Learning German
Friday, 17 January
On and off in 2013, depending on how long we were here, I’ve been taking intensive German classes because I do not want to live in a place where I can’t communicate with the people. Today is the end of my first week back at it. I am very grateful to Kapitel Zwei (http://kapitel-zwei.de/en//learn-german-in-berlin-alexanderplatz) five minutes from our flat, right next to the Alexanderplatz, in the Berliner Zeitung building. It’s very reasonably priced and run by Daniela and Susanna, who are young and dynamic, as are all the teachers. Most of my fellow students are also very young—even my children are beginning to seem old in comparison. I don’t mind being the only old lady. I reckon it’s good for me.

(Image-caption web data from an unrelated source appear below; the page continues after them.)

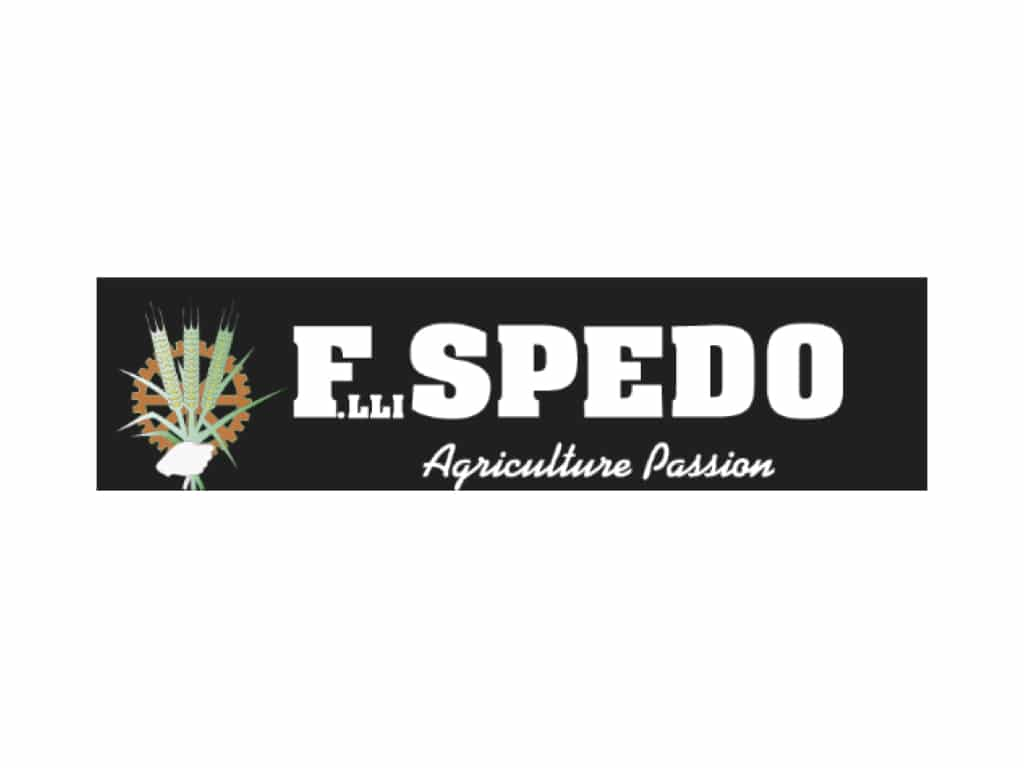 Fratello Spedo Logo agriculture passion
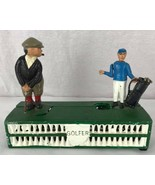 Vintage Cast iron mens metal figural golfer in Taiwan  - $27.90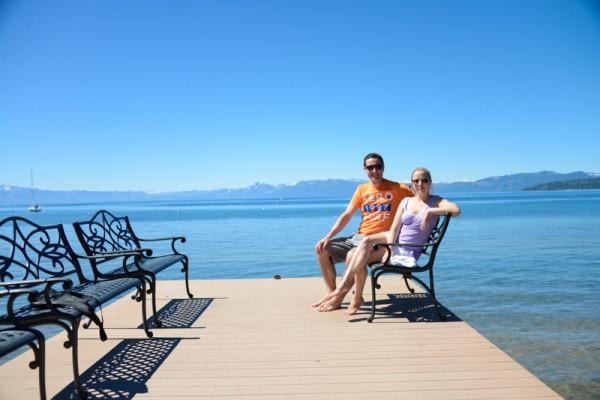 lake-tahoe-vista-5
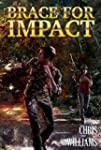 Brace for Impact (English Edition)
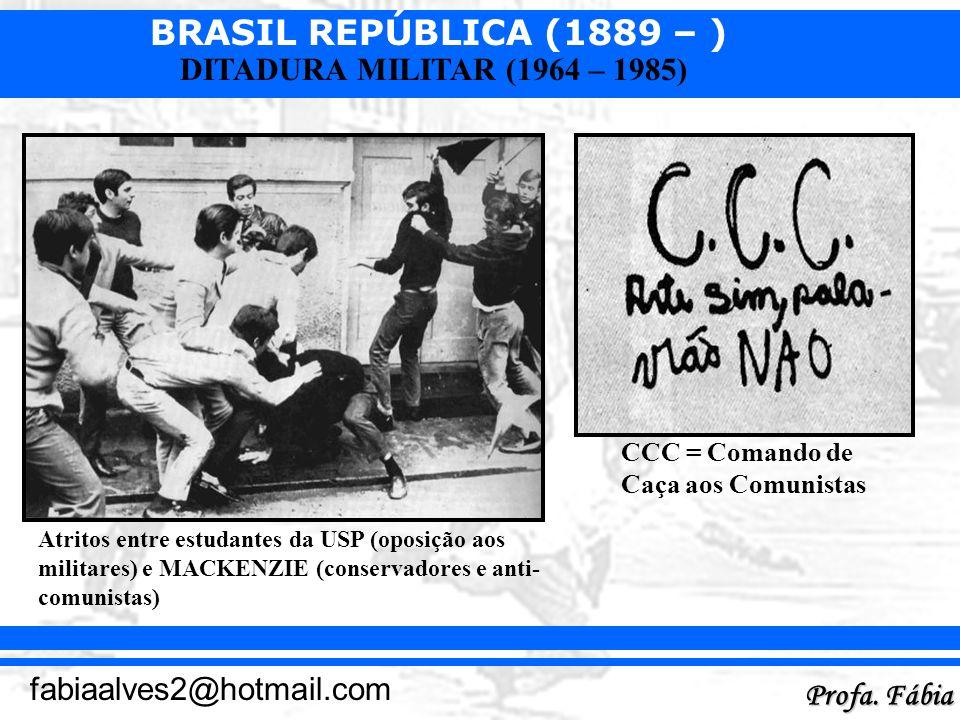 CCC = Comando de Caça aos Comunistas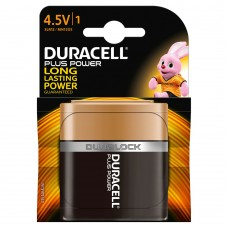 DURACELL PLUS POWER MN1203 4,5V BL.A1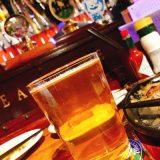 12月の出張クラフトビール学習、ポパイへ!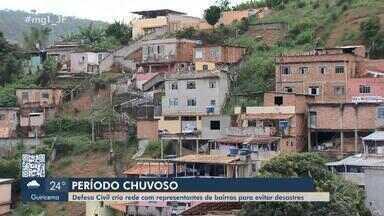 Defesa Civil cria rede com representantes de bairros para evitar desastres em Juiz de Fora - Objetivo é transmitir, de forma rápida e segura, informações e alertas da pasta.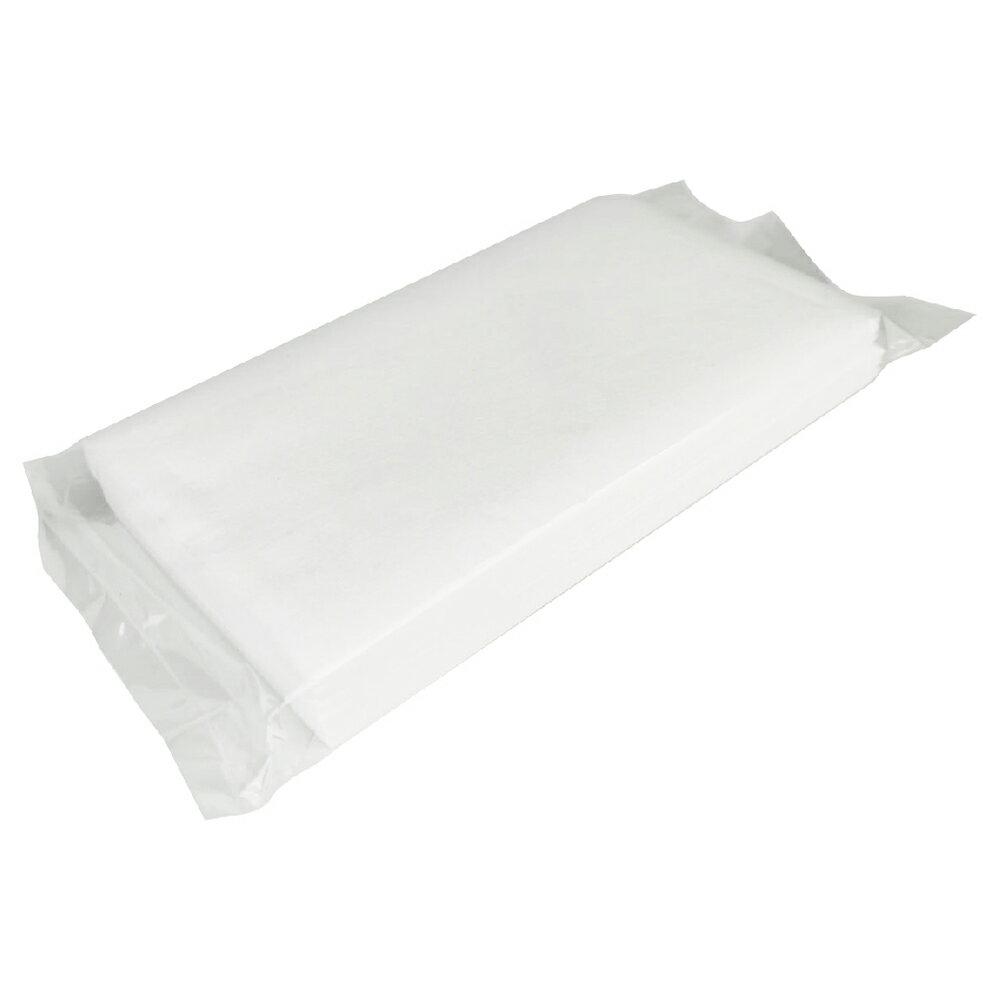 【MIT台灣製 拋棄式口罩內襯墊】口罩內襯 口罩防護墊 口罩墊片 衛生墊 拋棄式口罩防護墊 口罩護墊 防護口罩內墊內襯 1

And I keep up, more or less.
back of Berliner Zeitung building on a winter evening
To complement the classes, I walk around the streets of Berlin wearing headphones and listening to the radio. If only everyone were as easy to understand as the journalists on Deutschlandfunk. Actors on television, for example. Every Sunday we watch a show called Tatort, a national institution. It’s airs at 20h15, just after the news, which segues right into it, no ads. Tatort is what’s called in German ein Krimi, un polar in French and in English, I guess, a crime series. There are many, many such shows in Germany—in fact, one could say the nation is obsessed—but Tatort is considered the best. It takes place in different German cities, according the week, so the characters are changing but familiar. Most of the time, with the help of my husband, I get the drift of what’s going on. But not much more. Sometimes there are regional accents; most of the time it’s just that they speak really fast and in Umgangsprache. Only Germans would have a four-syllable word for street talk.
Anyway, I persist and hope some day it will all make sense.